Step 2: Attaching the Frame to the Wall and Floor

As often recommended, you can make the ledge of your enclosure as wide as you want. To extend your ledge on both sides, construct a second frame a few inches longer than the first and then install it parallel to the first frame. If in case you want your ledge to be wider than 16 inches, then build a third frame. Proceed by anchoring these additional extensions to the wall and floor parallel to the previously installed frames.

Step 3: Covering and Sealing the Frame

How to cover the frame? Simply attach ½ inch CDX plywood to the sides and tops of the frame with nails. There is also an alternative for that. Just use a moisture resistant wallboard. Also, use a caulk to seal all of the joints between the bathtub and the covered frame. Coat the wallboard or plywood with moisture resistant primer in order to seal it. And, let the primer dry completely.

Step 4: Tiling of the Tub Enclosure

You can cover the plywood or wallboard with a tile, wood or any finishing material once it is dry. Then, seal the finishing material well with tile grout, and proceed by caulking all the joints to prevent water damage.

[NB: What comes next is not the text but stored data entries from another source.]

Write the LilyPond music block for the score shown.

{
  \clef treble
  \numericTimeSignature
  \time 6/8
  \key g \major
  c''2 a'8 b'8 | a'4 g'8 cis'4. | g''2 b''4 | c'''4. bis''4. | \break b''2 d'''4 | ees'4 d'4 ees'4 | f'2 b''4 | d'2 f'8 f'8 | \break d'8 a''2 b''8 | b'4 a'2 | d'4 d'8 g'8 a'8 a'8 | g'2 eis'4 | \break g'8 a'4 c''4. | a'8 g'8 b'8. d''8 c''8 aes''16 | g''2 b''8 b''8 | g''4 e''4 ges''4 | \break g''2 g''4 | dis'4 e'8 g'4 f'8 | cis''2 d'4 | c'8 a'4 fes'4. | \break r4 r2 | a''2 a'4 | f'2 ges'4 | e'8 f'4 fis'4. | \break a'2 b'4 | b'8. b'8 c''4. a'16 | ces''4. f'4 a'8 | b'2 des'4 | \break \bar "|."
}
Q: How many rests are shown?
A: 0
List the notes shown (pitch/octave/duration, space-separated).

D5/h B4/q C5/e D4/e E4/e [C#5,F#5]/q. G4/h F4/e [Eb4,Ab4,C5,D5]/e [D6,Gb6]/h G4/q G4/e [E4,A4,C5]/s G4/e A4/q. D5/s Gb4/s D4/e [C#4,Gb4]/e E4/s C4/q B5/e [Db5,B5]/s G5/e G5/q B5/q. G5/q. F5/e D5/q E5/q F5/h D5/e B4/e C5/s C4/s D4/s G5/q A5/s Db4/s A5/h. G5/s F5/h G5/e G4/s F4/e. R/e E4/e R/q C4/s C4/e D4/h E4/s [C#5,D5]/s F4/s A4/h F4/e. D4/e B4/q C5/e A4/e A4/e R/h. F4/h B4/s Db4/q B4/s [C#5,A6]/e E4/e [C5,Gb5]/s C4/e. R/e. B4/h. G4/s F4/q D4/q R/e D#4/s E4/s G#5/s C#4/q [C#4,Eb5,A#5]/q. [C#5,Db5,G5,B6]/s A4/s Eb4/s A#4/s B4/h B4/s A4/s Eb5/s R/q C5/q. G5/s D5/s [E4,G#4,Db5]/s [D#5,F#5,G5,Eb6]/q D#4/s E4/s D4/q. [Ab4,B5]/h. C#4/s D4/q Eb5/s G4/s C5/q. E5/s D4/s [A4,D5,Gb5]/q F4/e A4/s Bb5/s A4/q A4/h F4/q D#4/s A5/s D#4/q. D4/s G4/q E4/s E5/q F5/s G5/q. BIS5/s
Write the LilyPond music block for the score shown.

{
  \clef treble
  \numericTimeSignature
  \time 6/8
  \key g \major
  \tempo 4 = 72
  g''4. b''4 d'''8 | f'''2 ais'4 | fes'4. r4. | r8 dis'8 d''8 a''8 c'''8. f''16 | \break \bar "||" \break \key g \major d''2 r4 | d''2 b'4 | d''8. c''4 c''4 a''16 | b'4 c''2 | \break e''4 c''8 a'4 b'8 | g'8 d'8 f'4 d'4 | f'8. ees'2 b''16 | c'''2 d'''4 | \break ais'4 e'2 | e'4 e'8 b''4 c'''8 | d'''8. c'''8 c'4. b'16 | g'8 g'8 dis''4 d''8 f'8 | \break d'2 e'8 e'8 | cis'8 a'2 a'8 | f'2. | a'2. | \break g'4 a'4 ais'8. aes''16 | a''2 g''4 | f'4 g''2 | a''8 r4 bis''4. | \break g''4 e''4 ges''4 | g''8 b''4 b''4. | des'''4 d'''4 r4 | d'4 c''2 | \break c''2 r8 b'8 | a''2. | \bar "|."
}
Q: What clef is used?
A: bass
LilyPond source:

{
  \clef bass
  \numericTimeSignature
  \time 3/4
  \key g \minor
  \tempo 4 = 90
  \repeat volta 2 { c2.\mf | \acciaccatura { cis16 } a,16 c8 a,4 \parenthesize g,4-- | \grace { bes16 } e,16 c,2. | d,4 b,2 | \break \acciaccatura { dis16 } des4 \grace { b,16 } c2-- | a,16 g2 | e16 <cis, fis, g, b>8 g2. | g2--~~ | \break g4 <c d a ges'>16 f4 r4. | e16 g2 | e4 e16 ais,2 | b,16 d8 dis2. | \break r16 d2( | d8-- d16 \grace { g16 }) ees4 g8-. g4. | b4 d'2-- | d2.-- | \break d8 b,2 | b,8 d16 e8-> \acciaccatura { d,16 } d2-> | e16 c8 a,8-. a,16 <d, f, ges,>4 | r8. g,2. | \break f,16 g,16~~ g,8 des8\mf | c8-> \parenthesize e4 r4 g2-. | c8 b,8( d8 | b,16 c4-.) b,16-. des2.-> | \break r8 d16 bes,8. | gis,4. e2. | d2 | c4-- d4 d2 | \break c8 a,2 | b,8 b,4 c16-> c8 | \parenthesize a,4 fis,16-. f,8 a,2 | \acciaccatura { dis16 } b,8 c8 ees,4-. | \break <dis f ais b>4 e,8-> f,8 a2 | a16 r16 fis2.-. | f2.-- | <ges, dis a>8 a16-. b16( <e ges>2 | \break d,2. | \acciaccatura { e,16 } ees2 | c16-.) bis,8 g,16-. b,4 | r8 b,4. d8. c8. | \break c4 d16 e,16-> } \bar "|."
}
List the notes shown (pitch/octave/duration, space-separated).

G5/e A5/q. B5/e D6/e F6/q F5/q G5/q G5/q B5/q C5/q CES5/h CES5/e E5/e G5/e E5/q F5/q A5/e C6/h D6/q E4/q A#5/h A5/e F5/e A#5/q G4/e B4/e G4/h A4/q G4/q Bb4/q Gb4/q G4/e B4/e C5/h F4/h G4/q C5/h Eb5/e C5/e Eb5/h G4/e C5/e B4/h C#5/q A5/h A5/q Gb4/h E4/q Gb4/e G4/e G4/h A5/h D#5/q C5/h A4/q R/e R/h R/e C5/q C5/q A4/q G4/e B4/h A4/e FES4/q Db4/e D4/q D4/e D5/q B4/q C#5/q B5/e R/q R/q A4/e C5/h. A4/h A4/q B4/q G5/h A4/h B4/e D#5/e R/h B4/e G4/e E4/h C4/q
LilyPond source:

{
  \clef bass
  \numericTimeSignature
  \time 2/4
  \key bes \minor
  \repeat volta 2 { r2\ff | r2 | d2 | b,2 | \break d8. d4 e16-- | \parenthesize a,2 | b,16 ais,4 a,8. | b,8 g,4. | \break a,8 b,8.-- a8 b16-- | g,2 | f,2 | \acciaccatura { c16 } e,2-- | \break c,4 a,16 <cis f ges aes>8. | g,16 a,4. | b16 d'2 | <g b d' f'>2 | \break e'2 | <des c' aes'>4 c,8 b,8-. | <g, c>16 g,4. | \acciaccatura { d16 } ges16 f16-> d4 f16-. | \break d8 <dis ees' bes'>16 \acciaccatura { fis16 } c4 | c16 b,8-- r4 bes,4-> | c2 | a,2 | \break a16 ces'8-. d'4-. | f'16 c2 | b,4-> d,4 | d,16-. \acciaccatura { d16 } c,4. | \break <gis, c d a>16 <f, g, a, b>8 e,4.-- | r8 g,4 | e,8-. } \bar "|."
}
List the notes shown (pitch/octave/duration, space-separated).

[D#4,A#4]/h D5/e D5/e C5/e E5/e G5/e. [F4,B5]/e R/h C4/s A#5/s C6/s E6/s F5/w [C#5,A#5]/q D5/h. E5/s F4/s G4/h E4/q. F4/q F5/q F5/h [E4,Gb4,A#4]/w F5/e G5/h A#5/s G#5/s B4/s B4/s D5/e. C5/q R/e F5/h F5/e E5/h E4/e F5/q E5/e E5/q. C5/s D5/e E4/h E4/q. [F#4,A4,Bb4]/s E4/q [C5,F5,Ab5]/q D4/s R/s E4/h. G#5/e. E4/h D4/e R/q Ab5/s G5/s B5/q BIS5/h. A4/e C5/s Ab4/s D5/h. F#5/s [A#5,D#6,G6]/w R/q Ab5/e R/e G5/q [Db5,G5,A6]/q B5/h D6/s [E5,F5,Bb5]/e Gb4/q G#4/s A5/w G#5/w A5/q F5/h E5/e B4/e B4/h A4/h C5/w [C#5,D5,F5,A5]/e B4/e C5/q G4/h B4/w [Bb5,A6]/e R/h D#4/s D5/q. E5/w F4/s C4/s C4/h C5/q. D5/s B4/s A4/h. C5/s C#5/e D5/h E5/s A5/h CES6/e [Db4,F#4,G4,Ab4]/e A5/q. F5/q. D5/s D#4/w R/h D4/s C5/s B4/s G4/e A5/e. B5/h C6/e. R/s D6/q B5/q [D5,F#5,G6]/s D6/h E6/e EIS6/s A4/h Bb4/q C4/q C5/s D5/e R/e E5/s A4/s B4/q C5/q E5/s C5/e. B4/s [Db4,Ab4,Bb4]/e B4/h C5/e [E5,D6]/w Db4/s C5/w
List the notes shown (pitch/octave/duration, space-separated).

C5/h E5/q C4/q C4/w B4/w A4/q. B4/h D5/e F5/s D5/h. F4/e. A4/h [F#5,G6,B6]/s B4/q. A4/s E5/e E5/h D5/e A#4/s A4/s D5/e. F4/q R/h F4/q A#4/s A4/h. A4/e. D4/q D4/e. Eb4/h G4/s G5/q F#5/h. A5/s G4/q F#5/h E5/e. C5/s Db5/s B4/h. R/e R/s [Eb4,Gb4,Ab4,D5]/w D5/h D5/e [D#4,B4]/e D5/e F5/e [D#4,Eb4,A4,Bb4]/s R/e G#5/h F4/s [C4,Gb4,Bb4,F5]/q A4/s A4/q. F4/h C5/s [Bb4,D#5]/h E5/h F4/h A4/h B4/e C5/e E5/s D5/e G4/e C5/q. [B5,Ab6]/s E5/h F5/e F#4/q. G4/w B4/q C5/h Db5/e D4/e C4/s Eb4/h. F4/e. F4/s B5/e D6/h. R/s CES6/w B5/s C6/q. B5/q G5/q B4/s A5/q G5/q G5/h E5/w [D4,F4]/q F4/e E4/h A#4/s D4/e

Step 5: Caulking of the Joints

Once the tile or finishing material has been caulked and dried, you can apply a layer of caulk around the bathtub. Simply line all the edges of the tub with masking tape to make a straight line with the caulk. Then, apply the caulk to the edges of the tub and smooth it with your finger. Let it dry thoroughly and remove the tape.

That’s simply it! So, good luck with your bathroom installation project.